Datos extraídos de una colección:
******************************
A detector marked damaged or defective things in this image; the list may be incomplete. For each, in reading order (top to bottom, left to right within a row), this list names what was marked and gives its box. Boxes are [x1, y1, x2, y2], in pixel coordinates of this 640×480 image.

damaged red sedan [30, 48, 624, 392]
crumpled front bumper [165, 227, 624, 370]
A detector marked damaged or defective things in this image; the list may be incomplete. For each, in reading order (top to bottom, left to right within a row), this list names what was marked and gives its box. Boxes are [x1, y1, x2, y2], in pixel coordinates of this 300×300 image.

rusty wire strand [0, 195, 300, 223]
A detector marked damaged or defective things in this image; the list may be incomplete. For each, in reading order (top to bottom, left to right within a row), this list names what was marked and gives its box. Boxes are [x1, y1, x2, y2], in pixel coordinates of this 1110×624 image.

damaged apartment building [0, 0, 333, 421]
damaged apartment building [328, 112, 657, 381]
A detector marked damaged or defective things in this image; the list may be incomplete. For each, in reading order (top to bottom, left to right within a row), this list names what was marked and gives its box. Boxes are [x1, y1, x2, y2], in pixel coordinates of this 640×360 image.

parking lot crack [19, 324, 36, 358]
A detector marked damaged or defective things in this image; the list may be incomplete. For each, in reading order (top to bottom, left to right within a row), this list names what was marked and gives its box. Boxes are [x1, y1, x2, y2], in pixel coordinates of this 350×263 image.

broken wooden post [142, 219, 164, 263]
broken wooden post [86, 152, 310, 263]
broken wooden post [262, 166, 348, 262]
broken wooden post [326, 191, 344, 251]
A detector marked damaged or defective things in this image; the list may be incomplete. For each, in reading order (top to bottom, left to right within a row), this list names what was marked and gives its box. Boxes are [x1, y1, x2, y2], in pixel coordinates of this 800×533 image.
******************************
* ENUNCIADO *
Transcribe sin cambios las líneas de los registros que van desde la que contiene "this 640×360 image." hasta la que contiene "parking lot crack [19, 324, 36, 358]", ambas incluidas.

* SOLUCIÓN *
A detector marked damaged or defective things in this image; the list may be incomplete. For each, in reading order (top to bottom, left to right within a row), this list names what was marked and gives its box. Boxes are [x1, y1, x2, y2], in pixel coordinates of this 640×360 image.

parking lot crack [19, 324, 36, 358]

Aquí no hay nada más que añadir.